In September 1921 Buehler’s body was brought back from Hoboken, N.J. A funeral service was held at the Ft. Ridgely Amphitheater, and he was buried in the nearby Ft. Ridgely Cemetery by the United Methodist Church with full military honors provided by the Fairfax Legion Post.
Raymond Arthur Mantel
Raymond Mantel Contributed photo
Raymond Arthur Mantel, the grandson of two Civil War veterans, was born on a farm near Fairfax in 1892 and grew up in the Fairfax community.
He decided to move to Montana in 1916 and took up a homestead. When the United States entered the war in April 1917, Mantel tried to enlist but was rejected for physical reasons. Later, however, he was called to service in the Selective Service Draft and sent to Camp Lewis, Wash., and assigned to the 158th Infantry.
He was transferred to Camp Kearney, Calif., and Camp Mills, N.Y. before leaving for overseas duty in August 1918. After arriving in France he optimistically wrote home in September that he hoped to be in Berlin by Thanksgiving Day.
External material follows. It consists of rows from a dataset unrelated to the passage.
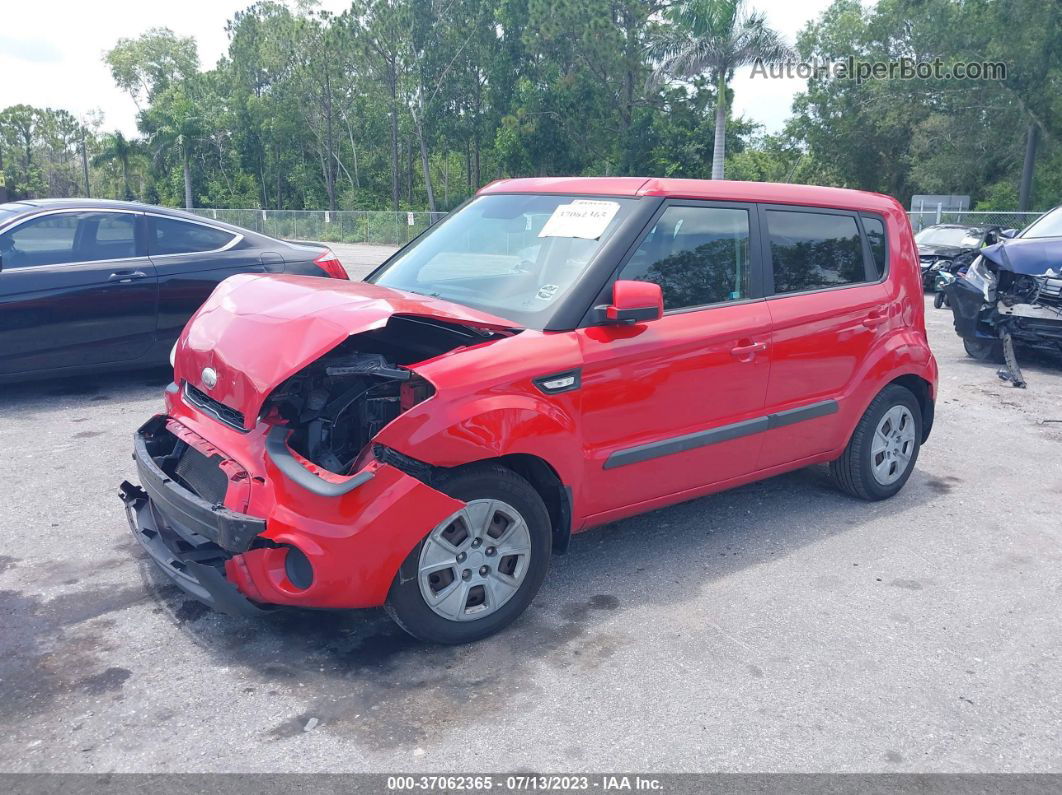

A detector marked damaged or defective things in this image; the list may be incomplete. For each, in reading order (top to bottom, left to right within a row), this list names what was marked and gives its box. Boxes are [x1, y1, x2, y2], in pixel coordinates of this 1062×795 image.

damaged hood [977, 238, 1062, 275]
damaged hood [172, 271, 516, 424]
broken headlight area [257, 314, 505, 475]
damaged red car [122, 177, 938, 641]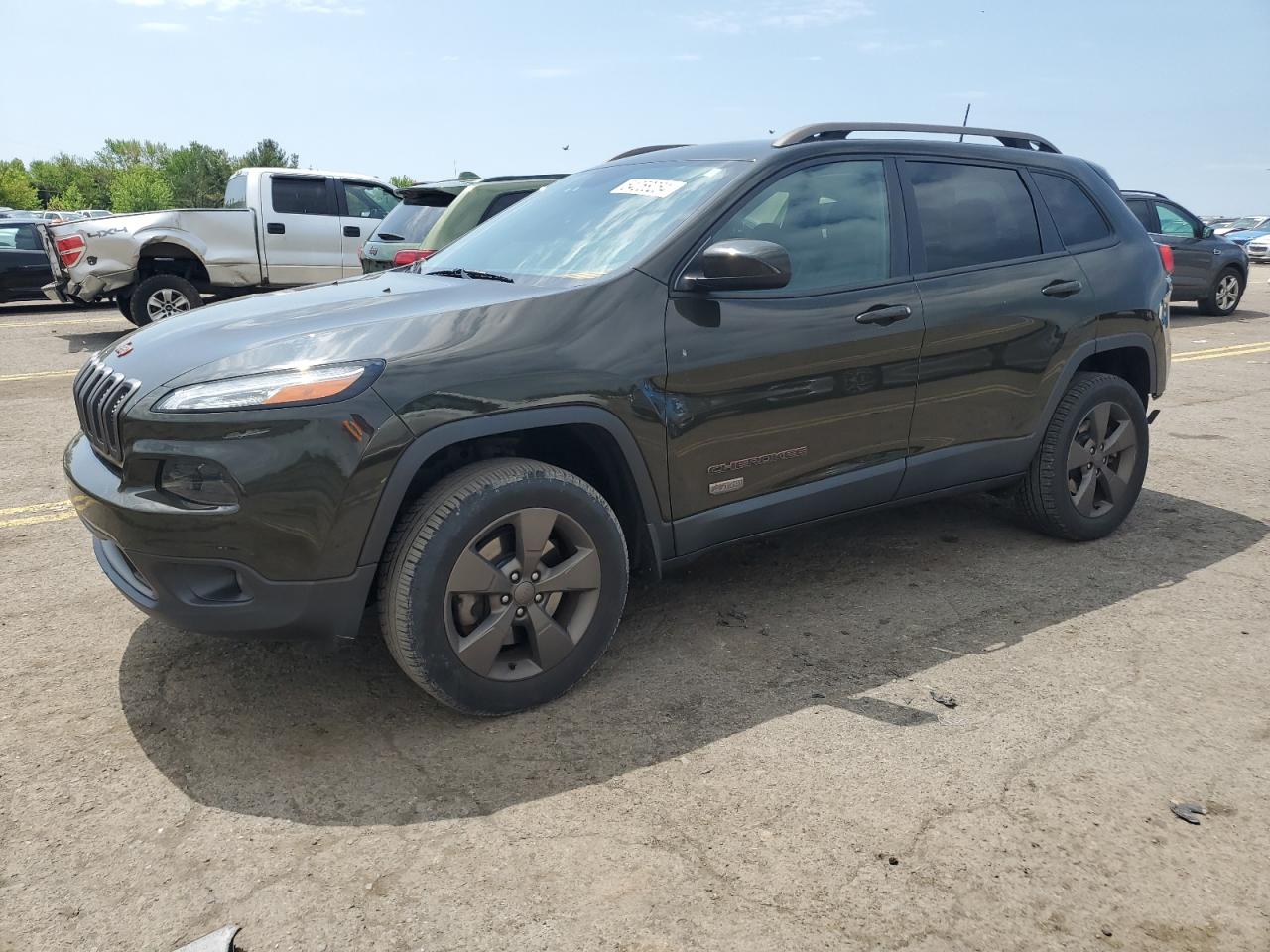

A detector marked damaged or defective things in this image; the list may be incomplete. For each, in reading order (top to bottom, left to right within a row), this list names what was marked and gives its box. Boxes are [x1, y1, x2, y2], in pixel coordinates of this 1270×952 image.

damaged vehicle [40, 171, 397, 331]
But he was at the front just 22 days, dying in France on Oct. 17, 1918, from wounds received in action in the Meuse-Argonne Forest.
A buddy sent home a humorous poem about Kaiser which Mantel was carrying in his uniform pocket when he was killed. This stained and worn piece of paper and a certificate signed by President Woodrow Wilson telling how Mantel served with honor in the war by dying in the service of his country, were precious possessions of the Mantel family after his death.
Mantel’s body was returned to America in July 1921. A funeral was held at the Fort Ridgely Amphitheater and he was buried by the Fairfax Methodist Church with three parting volleys fired and Taps sounded by BBM Post 205 at a location near Clarence Buehler’s gavesite.
The BBM post initials, for Bruggeman, the Buehlers and Mantel, have been a lasting tribute for nearly 100 years to the men who paid the ultimate cost of losing their lives when they answered the call to serve and became heroes remembered.